On Thursday, the US Supreme Court upheld race based decisions in college admissions in the landmark Fisher v. University of Texas at Austin (UT).
The court ruled 4-3 in the university’s favour, with Justices Anthony Kennedy, Ruth Bader Ginsburg, Stephen Breyer, and Sonia Sotomayor delivering the opinion of the court, and Justices Clarence Thomas, Samuel Alito, and John Roberts dissenting.
Justice Elena Kagan recused herself from the case.
Perhaps one of the most important justices for the outcome of the case was not in the bench for the decision. Antonin Scalia, a staunch opponent of race-based admissions, died in February, aged 79. Along with Kagan’s recusal, Scalia’s death removed the possibility of a 4-4 split decision.
The UT case centered on Abigail Fisher, a white woman denied admission to Texas’ flagship public university in 2008, who claimed her race played a factor in her rejection. She argued that the university denied her admission in favour of less-qualified black and Hispanic students and that her constitutional right to equal protection was violated.

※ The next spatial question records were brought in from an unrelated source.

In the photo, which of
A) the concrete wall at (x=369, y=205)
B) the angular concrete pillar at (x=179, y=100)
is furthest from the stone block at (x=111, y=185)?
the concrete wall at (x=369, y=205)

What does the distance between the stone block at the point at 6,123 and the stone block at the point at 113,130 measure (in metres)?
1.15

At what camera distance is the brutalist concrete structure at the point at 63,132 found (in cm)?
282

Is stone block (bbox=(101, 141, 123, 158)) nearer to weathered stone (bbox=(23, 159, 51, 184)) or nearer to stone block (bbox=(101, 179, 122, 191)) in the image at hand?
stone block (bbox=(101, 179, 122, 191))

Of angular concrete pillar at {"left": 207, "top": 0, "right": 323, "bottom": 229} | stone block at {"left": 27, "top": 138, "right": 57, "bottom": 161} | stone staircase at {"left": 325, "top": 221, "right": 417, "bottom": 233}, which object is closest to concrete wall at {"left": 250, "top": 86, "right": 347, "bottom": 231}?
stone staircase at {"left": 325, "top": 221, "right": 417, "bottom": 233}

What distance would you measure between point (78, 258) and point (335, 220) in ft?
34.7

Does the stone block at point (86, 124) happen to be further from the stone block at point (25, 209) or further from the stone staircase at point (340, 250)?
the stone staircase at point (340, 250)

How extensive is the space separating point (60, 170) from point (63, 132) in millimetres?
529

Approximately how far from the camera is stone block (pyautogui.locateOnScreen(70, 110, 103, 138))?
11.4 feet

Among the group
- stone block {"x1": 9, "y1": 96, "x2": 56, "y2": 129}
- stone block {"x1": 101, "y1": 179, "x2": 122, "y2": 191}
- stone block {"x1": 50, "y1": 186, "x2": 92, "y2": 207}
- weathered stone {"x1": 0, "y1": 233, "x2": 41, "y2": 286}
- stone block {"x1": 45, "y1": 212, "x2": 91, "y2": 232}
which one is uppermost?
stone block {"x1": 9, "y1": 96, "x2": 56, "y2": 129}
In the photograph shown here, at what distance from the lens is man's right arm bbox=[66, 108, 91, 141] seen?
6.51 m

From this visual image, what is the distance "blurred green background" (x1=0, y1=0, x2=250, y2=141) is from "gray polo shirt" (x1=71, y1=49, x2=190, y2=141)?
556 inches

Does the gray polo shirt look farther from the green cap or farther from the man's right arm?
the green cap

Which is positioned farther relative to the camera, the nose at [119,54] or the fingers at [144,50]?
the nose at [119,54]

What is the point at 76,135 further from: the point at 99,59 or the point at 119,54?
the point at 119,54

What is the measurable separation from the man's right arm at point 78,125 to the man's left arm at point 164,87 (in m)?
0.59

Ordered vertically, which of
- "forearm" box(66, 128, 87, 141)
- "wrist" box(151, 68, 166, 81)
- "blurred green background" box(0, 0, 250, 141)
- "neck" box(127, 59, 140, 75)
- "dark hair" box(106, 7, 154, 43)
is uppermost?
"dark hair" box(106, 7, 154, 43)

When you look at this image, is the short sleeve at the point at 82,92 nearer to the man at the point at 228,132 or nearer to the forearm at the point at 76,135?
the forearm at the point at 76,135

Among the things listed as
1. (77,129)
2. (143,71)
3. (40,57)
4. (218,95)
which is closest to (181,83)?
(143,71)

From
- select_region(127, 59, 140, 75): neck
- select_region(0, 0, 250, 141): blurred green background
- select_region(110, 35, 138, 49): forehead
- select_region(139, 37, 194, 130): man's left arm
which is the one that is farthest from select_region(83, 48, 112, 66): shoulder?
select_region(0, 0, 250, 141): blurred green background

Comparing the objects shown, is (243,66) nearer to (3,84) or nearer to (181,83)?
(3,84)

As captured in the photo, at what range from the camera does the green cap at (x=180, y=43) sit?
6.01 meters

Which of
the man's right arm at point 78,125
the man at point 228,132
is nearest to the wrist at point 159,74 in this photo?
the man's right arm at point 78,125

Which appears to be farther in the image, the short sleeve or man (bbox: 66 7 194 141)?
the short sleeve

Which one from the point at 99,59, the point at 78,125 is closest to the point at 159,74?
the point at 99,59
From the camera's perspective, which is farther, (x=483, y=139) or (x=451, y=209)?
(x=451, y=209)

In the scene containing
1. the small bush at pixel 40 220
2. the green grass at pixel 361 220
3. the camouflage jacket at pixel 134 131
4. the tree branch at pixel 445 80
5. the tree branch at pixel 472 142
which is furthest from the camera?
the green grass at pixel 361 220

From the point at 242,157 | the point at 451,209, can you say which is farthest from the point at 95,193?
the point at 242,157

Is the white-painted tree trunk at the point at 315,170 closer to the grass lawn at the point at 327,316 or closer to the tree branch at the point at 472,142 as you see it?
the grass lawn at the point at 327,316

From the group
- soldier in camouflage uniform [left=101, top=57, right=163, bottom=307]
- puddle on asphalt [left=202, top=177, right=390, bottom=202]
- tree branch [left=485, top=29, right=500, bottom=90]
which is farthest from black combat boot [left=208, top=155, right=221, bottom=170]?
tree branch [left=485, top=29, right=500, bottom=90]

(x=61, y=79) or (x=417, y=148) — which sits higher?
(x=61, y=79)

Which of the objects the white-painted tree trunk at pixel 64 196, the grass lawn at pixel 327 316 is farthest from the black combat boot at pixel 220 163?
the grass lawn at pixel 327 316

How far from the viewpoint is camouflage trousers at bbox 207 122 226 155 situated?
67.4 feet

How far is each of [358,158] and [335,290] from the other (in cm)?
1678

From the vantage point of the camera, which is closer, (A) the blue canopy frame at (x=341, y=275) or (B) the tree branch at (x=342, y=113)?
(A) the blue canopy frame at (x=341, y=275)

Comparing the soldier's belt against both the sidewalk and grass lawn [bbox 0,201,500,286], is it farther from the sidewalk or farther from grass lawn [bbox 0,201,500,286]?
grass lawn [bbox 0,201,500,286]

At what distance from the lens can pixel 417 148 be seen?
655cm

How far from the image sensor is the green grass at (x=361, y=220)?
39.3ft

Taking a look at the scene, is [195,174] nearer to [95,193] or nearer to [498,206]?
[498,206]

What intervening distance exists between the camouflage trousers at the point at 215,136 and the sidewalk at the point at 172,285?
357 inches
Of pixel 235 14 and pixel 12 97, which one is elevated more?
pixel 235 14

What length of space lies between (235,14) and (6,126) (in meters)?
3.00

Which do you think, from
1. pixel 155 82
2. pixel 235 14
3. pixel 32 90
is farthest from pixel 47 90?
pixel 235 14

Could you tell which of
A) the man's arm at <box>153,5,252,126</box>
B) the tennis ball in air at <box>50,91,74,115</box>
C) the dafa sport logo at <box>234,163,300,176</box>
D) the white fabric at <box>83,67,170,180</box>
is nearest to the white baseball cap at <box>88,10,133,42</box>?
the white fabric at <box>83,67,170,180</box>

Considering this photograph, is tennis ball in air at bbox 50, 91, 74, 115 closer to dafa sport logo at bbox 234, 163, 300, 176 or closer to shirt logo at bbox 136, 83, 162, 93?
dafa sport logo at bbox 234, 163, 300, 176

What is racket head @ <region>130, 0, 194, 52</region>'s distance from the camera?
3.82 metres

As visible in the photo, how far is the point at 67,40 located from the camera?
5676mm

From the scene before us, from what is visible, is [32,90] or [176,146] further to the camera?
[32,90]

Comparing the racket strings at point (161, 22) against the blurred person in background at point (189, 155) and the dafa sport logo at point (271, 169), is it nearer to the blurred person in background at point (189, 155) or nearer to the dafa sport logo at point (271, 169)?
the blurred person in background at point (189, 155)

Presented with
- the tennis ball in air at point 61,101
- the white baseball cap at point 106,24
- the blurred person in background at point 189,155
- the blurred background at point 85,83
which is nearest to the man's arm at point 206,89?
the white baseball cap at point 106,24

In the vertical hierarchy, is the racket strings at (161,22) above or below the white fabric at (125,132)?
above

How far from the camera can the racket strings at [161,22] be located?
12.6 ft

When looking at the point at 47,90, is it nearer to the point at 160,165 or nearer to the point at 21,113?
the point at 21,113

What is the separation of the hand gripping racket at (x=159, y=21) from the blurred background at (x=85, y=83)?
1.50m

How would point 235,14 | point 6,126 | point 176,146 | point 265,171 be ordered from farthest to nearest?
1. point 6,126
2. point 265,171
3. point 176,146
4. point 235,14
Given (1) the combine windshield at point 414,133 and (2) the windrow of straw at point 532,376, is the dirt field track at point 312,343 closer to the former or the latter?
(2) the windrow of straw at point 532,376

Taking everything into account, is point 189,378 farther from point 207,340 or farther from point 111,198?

For its part, UT argued that its “holistic” admissions plan did not make race the sole factor but only one component of the contributions an applicant would bring to campus.
When the case was first heard in 2013, the justices originally looked to vote 5-3 against Texas. But the court deferred that decision and voted a compromise decision instead, Business Insider’s Peter Jacobs wrote, citing Legal journalist Joan Biskupic’s 2014 book on Justice Sonia Sotomayor, “Breaking In: The Rise of Sonia Sotomayor and the Politics of Justice.”
The case was then sent back down to the lower courts to be reevaluated, with the understanding that the Supreme Court would most likely rehear the case.
After Scalia’s death, the justices were forced to decide the case without the possibility of a split with seven justices on the bench. Perhaps surprisingly, Justice Kennedy emerged as the unlikely hero of affirmative action, voting for the first time to uphold an affirmative-action program.
Aside from allowing a possible split decision, Kent Greenfield, a law professor at Boston College Law School, thinks Scalia’s presence may have altered Kennedy’s decision.
“If Scalia had been on the court, [Kennedy] might have been persuaded to write the case differently,” Greenfield told Business Insider via email.
“This is a case in which the court could have been different with Scalia, in the sense that it might have been 4 to 4, but Scalia is such a powerful advocate for colour-blindness in the law that one could imagine Scalia having some impact on Kennedy’s views,” he said, further stating the impact of Scalia’s death on the case.